Problems to solve:
1. The piece on board game idea theft lists cases of alleged IP theft. Give each case in one line.
2. According to the piece on board game idea theft, who wrote about Chinese bootlegs of popular designer games in 2009?
3. Pick up the piece on board game idea theft right after its last sentence and continue it.

Page excerpt:
====

If there’s one question new designers relentlessly ask, it’s this: “What if someone steals my game idea?”
I’ve answered this before. But it seems to come up so frequently, I’ll write it here.
For a board game.
But rest at ease; for the same reason it’s hard to protect a game, it’s also not worth the trouble to a game company to steal a game. Most companies have a backlog of games they want to publish; stealing your wonderful idea is not only not worth their time, but it’s also not worth the trouble and expense a pissed-off submitter is likely to cause. There are exceptions; there are always exceptions, but these are very, very rare and not worth losing sleep over.
Let me add some thoughts to this:
1) There’s four examples of alleged IP theft in board games that I can think of off the top of my head (note the word alleged there):
- Looney Labs once had their card game Aquarius ripped off by a Mormon publishing company (with a very interesting outcome).
- In 2009, Rick Heli wrote about Chinese bootlegs of popular designer games.
- Wizards suing Cryptozoic over Hex’s resemblance to Magic.
- David Sirlin’s Flash Duel allegedly containing significant elements of Reiner Knizia’s En Garde.

====

Collected data entries
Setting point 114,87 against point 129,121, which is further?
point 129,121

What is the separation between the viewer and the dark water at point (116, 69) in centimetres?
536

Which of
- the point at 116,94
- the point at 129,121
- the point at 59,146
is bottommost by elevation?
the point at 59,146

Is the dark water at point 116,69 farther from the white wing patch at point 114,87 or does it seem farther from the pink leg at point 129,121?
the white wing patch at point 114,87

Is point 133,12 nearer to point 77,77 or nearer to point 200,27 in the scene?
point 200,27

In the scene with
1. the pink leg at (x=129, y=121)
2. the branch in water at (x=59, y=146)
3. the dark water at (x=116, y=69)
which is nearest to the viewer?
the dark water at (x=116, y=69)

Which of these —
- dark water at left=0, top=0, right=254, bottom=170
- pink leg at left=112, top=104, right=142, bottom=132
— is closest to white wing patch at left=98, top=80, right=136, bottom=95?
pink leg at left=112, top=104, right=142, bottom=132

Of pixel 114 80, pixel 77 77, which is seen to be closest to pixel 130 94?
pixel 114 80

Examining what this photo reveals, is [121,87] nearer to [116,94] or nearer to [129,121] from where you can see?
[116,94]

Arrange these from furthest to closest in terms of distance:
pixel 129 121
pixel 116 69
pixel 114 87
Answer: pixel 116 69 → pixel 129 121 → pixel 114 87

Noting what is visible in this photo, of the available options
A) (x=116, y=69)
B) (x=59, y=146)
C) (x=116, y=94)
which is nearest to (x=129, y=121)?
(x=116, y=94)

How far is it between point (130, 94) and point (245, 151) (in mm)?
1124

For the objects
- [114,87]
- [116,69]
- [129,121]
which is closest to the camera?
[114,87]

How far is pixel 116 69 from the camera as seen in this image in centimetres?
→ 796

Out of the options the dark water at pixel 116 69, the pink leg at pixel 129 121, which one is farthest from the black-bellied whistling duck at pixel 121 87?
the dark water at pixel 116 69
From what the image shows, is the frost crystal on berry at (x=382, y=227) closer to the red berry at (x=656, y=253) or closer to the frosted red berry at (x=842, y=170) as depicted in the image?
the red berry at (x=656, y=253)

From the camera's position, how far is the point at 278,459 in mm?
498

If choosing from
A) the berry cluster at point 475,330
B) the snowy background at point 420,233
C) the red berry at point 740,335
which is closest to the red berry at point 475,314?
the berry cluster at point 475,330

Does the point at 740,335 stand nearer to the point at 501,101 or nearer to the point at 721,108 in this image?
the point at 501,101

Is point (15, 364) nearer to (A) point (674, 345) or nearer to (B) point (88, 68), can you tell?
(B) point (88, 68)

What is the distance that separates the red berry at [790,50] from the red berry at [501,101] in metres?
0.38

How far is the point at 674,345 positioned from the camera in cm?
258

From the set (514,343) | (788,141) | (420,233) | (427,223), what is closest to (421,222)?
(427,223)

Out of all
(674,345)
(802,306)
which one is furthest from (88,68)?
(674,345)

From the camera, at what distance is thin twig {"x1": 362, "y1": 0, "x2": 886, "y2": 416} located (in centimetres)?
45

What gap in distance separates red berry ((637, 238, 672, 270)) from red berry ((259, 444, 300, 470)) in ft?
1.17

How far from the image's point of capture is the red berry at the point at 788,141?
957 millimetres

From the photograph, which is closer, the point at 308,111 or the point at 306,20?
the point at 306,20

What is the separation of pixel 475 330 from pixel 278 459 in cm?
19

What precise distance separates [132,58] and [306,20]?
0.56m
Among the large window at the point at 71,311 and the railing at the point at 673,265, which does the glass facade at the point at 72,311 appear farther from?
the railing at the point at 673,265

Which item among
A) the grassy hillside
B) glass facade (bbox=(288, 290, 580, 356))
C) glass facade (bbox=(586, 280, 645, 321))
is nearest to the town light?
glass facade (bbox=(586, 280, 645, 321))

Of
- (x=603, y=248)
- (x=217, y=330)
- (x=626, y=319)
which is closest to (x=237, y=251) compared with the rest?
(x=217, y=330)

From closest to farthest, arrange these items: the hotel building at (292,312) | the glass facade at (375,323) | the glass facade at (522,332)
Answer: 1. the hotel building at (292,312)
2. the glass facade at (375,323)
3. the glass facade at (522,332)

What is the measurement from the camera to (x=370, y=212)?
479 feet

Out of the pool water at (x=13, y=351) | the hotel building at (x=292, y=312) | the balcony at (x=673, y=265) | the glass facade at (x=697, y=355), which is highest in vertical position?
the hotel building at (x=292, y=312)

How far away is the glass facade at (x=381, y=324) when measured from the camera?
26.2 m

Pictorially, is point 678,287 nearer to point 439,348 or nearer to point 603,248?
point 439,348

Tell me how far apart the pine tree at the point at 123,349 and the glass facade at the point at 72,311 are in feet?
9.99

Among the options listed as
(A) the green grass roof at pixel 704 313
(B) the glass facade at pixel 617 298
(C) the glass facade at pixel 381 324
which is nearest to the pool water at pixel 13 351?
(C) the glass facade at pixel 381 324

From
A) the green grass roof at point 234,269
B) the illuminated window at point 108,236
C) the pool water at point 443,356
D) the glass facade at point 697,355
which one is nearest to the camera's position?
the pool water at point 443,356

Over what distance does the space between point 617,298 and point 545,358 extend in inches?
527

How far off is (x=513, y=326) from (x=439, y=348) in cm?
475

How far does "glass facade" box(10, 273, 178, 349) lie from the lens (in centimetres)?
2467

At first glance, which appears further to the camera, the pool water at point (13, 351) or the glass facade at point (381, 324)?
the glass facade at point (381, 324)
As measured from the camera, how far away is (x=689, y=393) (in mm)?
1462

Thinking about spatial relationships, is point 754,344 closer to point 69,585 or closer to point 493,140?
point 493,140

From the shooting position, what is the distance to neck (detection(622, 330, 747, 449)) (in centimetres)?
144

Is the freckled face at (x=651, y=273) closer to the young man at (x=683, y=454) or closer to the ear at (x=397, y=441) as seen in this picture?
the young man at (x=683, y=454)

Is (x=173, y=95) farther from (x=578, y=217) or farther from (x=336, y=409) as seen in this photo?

====

Responses per task:
1.
- Looney Labs' card game Aquarius ripped off by a Mormon publishing company
- Chinese bootlegs of popular designer games, written about by Rick Heli in 2009
- Wizards suing Cryptozoic over Hex's resemblance to Magic
- David Sirlin's Flash Duel allegedly containing significant elements of Reiner Knizia's En Garde

2. Rick Heli.

3.
The last two examples aren’t even clear-cut examples: the first one is in the lawyers’ hands, and the second one has been the subject of several heated arguments about whether it was theft or legitimate adaptation. Nevertheless, in both of them, the party allegedly stolen from has felt strongly enough about it to express their opinions publicly, so I’ll include them here.
These four examples have something in common: the games they allegedly stole from were all published, and were all quite successful. Even the least successful example, Knizia’s En Garde, sold enough copies to earn a couple of reprints.
None of these examples involve an unpublished prototype, in any stage of its development.
2) So, here’s a thought experiment: pretend that, for some reason, you want someone to steal your game. You take out ads. You bomb social media. You hold demos. You try to spread word of your juicy, steal-able game out to as many people as you can.
There is a word for this: marketing. And it’s freaking hard. It will take a lot of money and effort before you get even one designer to try to copy your game.
The truth is, there are so many of us designers nowadays, it’s tougher and tougher to even be legitimately heard. So the thought of getting your half-done proto ripped off by another designer because you blogged about it? Man, I’d love to have that kind of social reach!
3) Let’s say someone does steal your idea for a game. But it’s just an idea, and one night the thief has a great thought to make the game better. He spends six months working on it. Meanwhile, one day in the shower, you have an incredible idea of your own that will improve your game. You spend six months working on it.
Believe me, your idea and his ideas are going to be completely different, maybe different enough that your games will be quite distinguishable on the marketplace.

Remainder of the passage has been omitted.